Several clock puzzles

A. How many times in a 12 hours, the minute hand will stand above the hour hand?

Twelve times? No, only eleven! For the first time, the minute hand will catch up with the hour hand at the hour 1 minutes 5 i 5/11. For each further hour, the minute hand will have to run the entire dial and 5 i 5/11 minutes. The second meeting will take place at 2 minutes 10 i 10/11, the third is at 3 16i minutes 4/11 and so on, finally the eleventh - at an hour 11 minutes 59 11/11, that is exactly at the hour 12.

B. If the wall clock strikes 6 o'clock within six seconds, how much time will it use to strike the twelfth hour?

Everyone is ready to answer at first, that he would use twelve seconds for it - forgetting, that there are five rests between the first and sixth strike, while there are six such spaces between the sixth and twelfth strokes. So the clock shall chime at twelve o'clock 13 i 1/5- seconds. We assume, that the chimes of the clock do not last, but they are instantaneous, are the moment.

C. I have - says one of the mathematicians - an old wall clock, which only strikes full hours. I have to wind it up, unfortunately, daily; I am doing it. after twelve noon. During the day, both weights of the clock are lowered equally, each fr 312 chain eyelets.
One day, having pulled up the weights of the clock, I left the house and on my return I noticed, that the clock chimed so many times, provided that one weight was higher than the other weight. It made me wonder, on the basis of that circumstance alone, could anyone find, what time did I come back. Is it a solvable task?

Yes. The weight that causes the clock to go is lowered for an hour, of course, by 312:24= 13 mesh. And how does the second sinker behave?, which falls when the clock chimes?

For twelve hours the clock strikes the hours:
1 + 2 + 3 + 4 + 5 + 6 + 7 + 8 + 9 + 10 + 11 + 12.

To quickly calculate the sum of twelve consecutive natural numbers starting with unity, it should be the last number, so the number 12, multiply by the next natural number, that is, by 13, and divide the result of the multiplication by 2.

In our case, we will get

tmp9a1a-1So the clock will strike within half a day 78 times, and all day long 156 times.
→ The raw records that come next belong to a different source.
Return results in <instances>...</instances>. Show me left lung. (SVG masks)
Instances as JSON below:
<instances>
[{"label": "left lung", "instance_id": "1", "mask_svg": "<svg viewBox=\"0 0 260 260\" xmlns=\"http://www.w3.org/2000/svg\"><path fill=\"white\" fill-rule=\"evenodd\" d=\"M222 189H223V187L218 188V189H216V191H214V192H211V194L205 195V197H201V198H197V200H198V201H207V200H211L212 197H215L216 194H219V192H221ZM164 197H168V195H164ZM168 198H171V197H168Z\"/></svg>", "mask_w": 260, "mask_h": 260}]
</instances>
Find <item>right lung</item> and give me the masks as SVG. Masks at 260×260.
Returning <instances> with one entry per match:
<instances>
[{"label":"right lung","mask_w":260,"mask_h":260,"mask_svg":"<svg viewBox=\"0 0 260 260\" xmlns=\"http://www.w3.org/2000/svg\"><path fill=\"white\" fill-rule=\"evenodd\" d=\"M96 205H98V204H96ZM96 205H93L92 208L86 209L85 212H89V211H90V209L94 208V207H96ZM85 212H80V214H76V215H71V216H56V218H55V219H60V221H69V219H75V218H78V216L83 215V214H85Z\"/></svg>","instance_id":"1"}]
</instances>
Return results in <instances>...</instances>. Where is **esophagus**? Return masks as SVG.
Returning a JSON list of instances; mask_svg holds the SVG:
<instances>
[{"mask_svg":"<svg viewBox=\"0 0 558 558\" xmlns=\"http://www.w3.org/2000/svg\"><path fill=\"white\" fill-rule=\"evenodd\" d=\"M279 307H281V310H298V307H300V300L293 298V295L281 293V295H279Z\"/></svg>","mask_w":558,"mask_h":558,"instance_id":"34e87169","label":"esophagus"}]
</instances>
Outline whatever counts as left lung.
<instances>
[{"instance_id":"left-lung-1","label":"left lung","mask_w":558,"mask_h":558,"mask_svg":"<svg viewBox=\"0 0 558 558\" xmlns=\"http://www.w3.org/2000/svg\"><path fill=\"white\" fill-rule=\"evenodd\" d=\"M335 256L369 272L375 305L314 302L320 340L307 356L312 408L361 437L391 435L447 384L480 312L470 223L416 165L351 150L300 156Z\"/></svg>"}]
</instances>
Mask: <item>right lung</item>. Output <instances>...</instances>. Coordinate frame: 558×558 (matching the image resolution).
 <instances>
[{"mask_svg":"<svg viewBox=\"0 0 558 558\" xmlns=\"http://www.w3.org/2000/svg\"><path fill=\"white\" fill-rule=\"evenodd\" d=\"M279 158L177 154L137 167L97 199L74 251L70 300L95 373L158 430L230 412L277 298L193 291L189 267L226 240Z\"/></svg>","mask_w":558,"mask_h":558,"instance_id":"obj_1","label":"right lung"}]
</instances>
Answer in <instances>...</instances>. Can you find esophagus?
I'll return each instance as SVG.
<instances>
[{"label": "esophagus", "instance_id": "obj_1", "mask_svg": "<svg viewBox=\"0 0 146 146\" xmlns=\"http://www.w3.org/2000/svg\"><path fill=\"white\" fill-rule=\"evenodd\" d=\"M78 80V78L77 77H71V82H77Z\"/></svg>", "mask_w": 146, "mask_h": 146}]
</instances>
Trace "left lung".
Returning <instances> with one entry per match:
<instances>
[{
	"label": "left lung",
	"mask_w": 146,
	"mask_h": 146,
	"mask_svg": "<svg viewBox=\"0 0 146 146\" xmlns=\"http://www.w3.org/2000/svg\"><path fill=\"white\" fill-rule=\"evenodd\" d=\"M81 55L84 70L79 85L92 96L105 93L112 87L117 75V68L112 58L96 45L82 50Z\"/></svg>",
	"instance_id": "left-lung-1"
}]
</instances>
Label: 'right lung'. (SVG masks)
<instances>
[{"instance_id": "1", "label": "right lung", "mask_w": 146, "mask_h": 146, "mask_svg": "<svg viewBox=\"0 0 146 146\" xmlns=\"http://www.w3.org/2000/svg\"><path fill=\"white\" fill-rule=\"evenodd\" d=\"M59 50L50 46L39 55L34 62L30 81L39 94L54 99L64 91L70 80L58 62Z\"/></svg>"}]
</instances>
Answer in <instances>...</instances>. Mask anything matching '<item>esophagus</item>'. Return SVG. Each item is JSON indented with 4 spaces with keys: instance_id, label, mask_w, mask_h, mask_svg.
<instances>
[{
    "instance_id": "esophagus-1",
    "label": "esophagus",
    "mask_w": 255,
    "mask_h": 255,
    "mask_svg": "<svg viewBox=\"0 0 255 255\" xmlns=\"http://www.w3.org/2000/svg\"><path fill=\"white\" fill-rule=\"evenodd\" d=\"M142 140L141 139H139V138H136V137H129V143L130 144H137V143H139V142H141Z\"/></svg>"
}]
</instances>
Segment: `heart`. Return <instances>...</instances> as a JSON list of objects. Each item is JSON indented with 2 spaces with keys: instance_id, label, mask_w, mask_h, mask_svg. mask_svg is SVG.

The weight that causes the clock to strike is lowered for each stroke of o 312 : 156 = 2 chain eyelets.
So since the clock struck x times when the owner returned, it was from twelve o'clock the clock struck beats

tmp9a1a-2and during this period the weight that started the clock's chiming decreased by x(x+1) chain eyelets, while the weight moving the hands of the clock decreased by x • 13 mesh.
According to the conditions of the problem, the difference between the numbers given above was just x. Hence the equation
13 x — x (x + 1) = x

The number x is not zero. Dividing all the terms of our equation by x, we get a simpler equation:

13-(x+l) = 1,

from which we find x - 11.

The return home was at an hour 11 in the evening.

D. Two clocks A and B struck simultaneously 19 times. How to determine the time, which they pointed, as you know, that the beginning of the hour on clock A was delayed by clock B o 2 seconds and that clock A hits every 3 seconds, a clock B co 4 seconds?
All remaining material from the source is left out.